The polls were conducted by the Japanese news agency Kyodo and TBS — the Tokyo Broadcasting System.

The results are bad news for Tokyo organizers and the International Olympic Committee as they continue to say the postponed Olympics will open on July 23.

Tokyo is battling a surge of COVID-19 cases that prompted the national government last week to call a state of emergency. In declaring the emergency, Prime Minister Yoshihide Suga said he was confident the Olympics would be held.

5:02 a.m. Experts from the World Health Organization are due to arrive in China this week for a long-anticipated investigation into the origins of the coronavirus pandemic, the government said Monday.

The experts will arrive on Thursday and meet with Chinese counterparts, the National Health Commission said in a one-sentence statement that gave no other details.

It wasn’t immediately clear whether the experts would be travelling to the central Chinese city of Wuhan, where the coronavirus was first detected in late 2019.

Negotiations for the visit have long been underway. WHO Director-General Tedros Adhanom Ghebreyesus expressed disappointment last week over delays, saying that members of the international scientific team departing from their home countries had already started on their trip as part of an arrangement between the WHO and the Chinese government.

Foreign Ministry spokesperson Zhao Lijian said China had approved the visit following consultations between the sides and called it an opportunity to “exchange views with Chinese scientists and medical experts on scientific co-operation on the tracing of the origin of the new coronavirus.”

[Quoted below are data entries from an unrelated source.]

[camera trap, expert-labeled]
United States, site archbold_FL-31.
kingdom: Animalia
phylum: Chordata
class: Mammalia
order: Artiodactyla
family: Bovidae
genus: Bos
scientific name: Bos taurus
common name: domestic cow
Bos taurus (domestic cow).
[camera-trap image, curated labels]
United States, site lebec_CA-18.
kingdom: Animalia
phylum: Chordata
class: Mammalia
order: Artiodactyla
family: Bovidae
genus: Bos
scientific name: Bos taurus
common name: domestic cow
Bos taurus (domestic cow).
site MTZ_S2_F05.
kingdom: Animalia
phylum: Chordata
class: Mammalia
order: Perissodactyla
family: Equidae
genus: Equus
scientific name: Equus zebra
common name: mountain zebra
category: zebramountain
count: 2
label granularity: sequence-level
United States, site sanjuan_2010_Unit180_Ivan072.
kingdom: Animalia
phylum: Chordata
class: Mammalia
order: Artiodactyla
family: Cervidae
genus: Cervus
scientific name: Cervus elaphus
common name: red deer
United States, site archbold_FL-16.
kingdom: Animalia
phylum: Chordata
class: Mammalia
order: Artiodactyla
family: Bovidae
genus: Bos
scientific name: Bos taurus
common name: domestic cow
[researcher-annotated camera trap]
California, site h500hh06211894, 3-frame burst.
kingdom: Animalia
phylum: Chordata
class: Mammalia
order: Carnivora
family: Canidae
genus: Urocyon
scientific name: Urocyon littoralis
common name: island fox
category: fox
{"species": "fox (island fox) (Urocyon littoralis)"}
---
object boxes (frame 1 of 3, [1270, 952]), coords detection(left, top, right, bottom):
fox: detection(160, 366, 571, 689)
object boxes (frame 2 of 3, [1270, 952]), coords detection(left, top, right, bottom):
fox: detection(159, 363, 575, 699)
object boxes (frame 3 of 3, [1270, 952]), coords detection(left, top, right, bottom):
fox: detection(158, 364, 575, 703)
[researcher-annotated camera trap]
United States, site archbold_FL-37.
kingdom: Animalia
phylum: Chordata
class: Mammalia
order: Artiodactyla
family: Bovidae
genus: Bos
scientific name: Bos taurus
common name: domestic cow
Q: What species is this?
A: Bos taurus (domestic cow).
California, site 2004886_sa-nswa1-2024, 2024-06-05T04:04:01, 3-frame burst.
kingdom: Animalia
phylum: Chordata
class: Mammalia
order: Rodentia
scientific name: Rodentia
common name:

4:54 a.m. Alberta kids return to full-time in-person classes this week, but the back-to-school story is a bit more complicated in Saskatchewan and Manitoba.

Alberta Premier Jason Kenney announced last week that lockdown restrictions imposed last month would continue until Jan. 21, but schools were an exception and would reopen Monday.

A full return to classes in Manitoba, however, won’t happen until Jan. 18, although in-person learning has been available as an option for children in kindergarten through Grade 6 as well as for older kids with special needs.

Students’ return to the classroom in Saskatchewan depends on the schedule of each school division.

Regina Public Schools kept elementary and high school students learning at home last week with the plan to resume in-person learning today.

Greater Saskatoon Catholic Schools, meanwhile, already welcomed students back last week.

Monday 4 a.m. Elementary school students across northern Ontario can return to in-class learning Monday.

The northern portion of the province is allowed to return to school buildings as positivity rates for COVID-19 are relatively low.

The provincial government announced on Thursday that schools across southern Ontario, meanwhile, would not be returning to in-person classes today as planned.

Instead, students in southern Ontario will continue attending classes remotely until at least Jan. 25.

To account for the change, Education Minister Stephen Lecce announced Saturday that the list of essential workers eligible for emergency child care would be expanded.

It now includes RCMP officers, custodial and clerical education workers and postal staff.

Sunday 9:30 p.m.: Now that COVID-19 vaccines have started arriving in Canada, where’s the national public awareness campaign around their safety and effectiveness?

It’s a question public health experts have been asking as vaccinations have begun for high-risk populations, with access for the general public likely to start in the spring.

“You always want to start this stuff sooner rather than later,” said Dr. Nitin Mohan, a physician epidemiologist and partner at ETIO Public Health Consultants, on the need for a public awareness campaign.

Health Canada and the Public Health Agency of Canada told the Star that a “mass campaign” is planned for the spring, although a budget estimate hasn’t been finalized.

In the meantime, a campaign for winter 2021 budgeted at $4.5 million “will include regular updates on vaccine distribution and administration, as well as advertising, outreach and social media marketing to provide Canadians with vaccine information, including facts and expert answers, and to address misinformation,” the agencies said in a written statement.